I think this list makes a lot of sense: http://www.lifehack.org/articles/lifestyle/10-skills-you-need-to-succeed-at-almost-anything.html for people defined as successful in all sorts of ways, including the unconventional. It’s worth a quick click through. Right there at number 2 on this list of ’10 skills you need to succeed at almost anything’ is writing, “Writing offers many of the same advantages that speaking well offers (which is number 1 and isn’t a problem for my son at least): good writers are better at selling products, ideas, and themselves than poor writers.

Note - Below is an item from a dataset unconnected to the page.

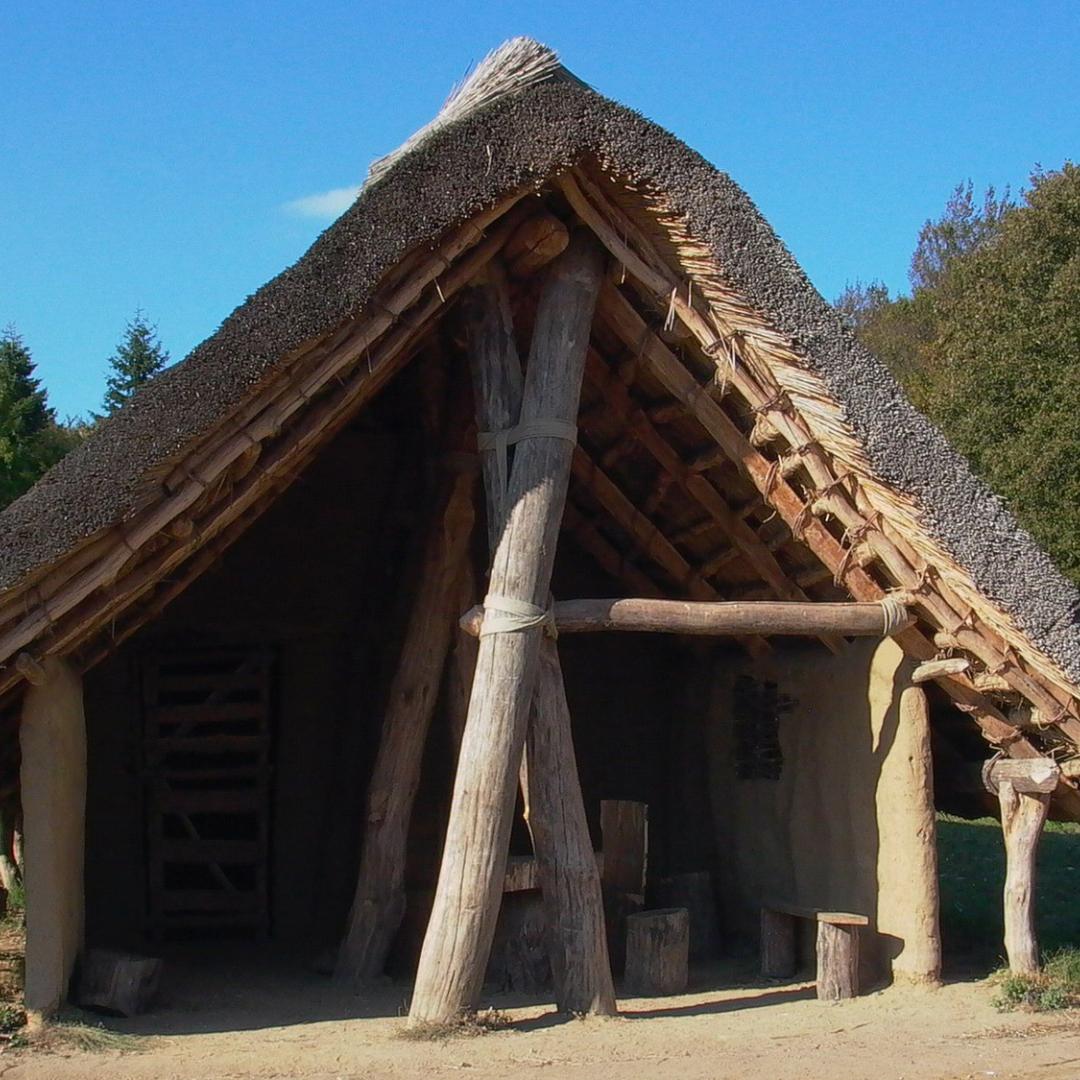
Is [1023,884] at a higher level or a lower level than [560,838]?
lower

Learning to write well involves not just mastery of grammar but the development of the ability to organize one’s thoughts into a coherent form and target it to an audience in the most effective way possible”. But what if your child has absolutely no desire to write or even type a word (Edward can type)? How can they learn to write other than by doing it? I don’t think reading is enough, especially without being a voracious reader and yet when I look at any ‘encourage your child to write’ resources, as much as I love to write, I find these utterly boring, so how can I expect Edward to do it? More to the point, enjoy doing this? Because I hardly see the point of learning to write well if you don’t also learn to enjoy writing. It’s got to be possible, I just can’t think how just yet. Any ideas anyone?

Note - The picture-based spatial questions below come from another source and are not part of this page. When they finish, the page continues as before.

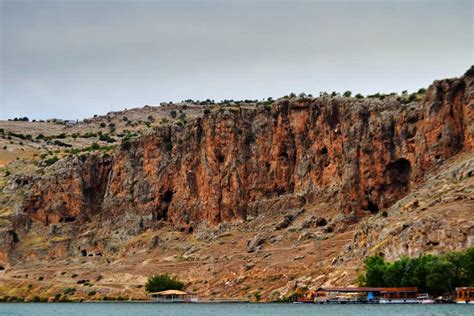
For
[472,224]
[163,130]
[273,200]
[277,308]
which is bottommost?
[277,308]

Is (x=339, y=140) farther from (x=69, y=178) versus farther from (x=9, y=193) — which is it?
(x=9, y=193)

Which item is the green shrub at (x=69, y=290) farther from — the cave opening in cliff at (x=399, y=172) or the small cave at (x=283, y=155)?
the cave opening in cliff at (x=399, y=172)

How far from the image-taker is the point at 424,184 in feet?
411

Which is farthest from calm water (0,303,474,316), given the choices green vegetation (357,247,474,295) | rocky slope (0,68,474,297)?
rocky slope (0,68,474,297)

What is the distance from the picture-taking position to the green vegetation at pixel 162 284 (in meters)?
137

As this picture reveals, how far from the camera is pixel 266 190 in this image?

I do believe in Holt’s wisdom, but it’s hard to practice with a 7 year old boy sometimes, when he’s not in a ‘I hate learning’ mood, “Let me sum up what I have been saying about learning. I believe that we learn best when we, not others, are deciding what we are going to try to learn, and when, and how, and for what reasons or purposes; when we, not others, are in the end choosing the people, materials, and experiences from which and with which we will be learning; when we, not others, are judging how easily or quickly or well we are learning, and when we have learned enough; and above all when we feel the wholeness and opennesss of the world around us, and our own freedom and power and competence in it. When then can we do about it? How can we create or help create these conditions for learning?” John Holt from ‘What Do I Do Monday?’
Experienced unschoolers out there – what do you think? Do you have experience with this ‘only wants to play’ problem? Is it a problem? Do I have to further deschool myself? How can I inspire my son to write/type – anything! Typing emails or any of his creative stories if of no interest to him. Any advice very welcome! Thank you!